**What you need to do**.
A. From the forum comment on the GRU white paper, reproduce the stretch from "New White Paper" through "dataset from them?".
B. Answer these questions about the forum comment on the GRU white paper:
(i) Which company had already attributed the data to the GRU?
(ii) Against which previously provided data set did the researchers evaluate the content?
(iii) According to the commenter, what important item is often left out of such write-ups?

New White Paper on GRU Online Operations Puts Spotlight on Pseudo-Think Tanks - iron0013
https://cyber.fsi.stanford.edu/io/news/potemkin-pages-personas-blog
======
vectorEQ
Given the past news about facebook and fake data and users / trust issues
people have with them etc. etc. how seriously and with how much legitimacy can
one take a dataset from them?

further you read this: Analyses Performed: >>> Noting that the data provided
was already attributed to the GRU by Facebook <<< , researchers: • evaluated
the content within the folders (within Pages) • investigated relationships
across folders (between Pages) • evaluated the content, and closely-related
content, as it appeared elsewhere on the internet and on other social
networks, assessing narrative, authorship, and distribution patterns •
evaluated the content against the previously-provided SSCI IRA data set, to
ascertain the extent to which there were thematic, temporal, metadata, or
collateral-based similarities between the operations (this process is ongoing
and will be addressed further in subsequent papers). \----

So, researchers/investigators started their complete methodology based upon
the assumption facebook is/was correct in their attribution, didn't complete
their research, and subsequently went on to write a paper about it.

Not saying theres no troll farms / fake news farms and other such practices,
by private and government entities, but every time someone post anyone about
it, the data is worthless, and often important items like how was this
attributed to a specific entity, are completely left out. What is anyone
supposed to take from such a write up?

There's nothing to learn, just to assume from it... - that's practically on
par with what they are writing about...

**Information supplied**.
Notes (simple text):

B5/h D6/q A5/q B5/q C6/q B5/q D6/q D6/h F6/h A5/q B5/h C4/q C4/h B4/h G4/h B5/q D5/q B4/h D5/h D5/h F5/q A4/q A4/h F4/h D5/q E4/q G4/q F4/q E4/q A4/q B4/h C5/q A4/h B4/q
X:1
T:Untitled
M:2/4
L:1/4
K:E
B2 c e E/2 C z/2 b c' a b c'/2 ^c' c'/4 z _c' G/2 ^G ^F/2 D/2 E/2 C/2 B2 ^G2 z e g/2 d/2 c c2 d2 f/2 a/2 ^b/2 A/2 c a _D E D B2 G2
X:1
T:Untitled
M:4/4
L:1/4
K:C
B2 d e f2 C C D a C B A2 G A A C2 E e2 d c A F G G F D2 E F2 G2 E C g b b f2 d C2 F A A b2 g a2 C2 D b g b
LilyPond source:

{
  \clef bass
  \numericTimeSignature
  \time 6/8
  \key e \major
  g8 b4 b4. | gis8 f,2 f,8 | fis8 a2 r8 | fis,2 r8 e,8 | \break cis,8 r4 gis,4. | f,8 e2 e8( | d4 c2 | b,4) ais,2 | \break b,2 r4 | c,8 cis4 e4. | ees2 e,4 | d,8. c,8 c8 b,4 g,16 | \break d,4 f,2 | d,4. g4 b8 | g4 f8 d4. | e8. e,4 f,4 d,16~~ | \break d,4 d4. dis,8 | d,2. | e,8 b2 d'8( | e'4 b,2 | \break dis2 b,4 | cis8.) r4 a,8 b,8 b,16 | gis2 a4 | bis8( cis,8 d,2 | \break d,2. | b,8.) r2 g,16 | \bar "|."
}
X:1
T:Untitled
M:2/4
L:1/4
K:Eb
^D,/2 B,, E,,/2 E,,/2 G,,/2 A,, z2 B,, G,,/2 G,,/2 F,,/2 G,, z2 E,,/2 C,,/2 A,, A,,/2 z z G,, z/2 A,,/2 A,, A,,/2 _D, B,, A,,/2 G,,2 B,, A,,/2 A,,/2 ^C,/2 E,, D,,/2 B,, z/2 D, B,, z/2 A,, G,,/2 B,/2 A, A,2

**Expected responses**.
A.
New White Paper on GRU Online Operations Puts Spotlight on Pseudo-Think Tanks - iron0013
https://cyber.fsi.stanford.edu/io/news/potemkin-pages-personas-blog
======
vectorEQ
Given the past news about facebook and fake data and users / trust issues
people have with them etc. etc. how seriously and with how much legitimacy can
one take a dataset from them?

B.
(i) Facebook
(ii) The SSCI IRA data set
(iii) How the activity was attributed to a specific entity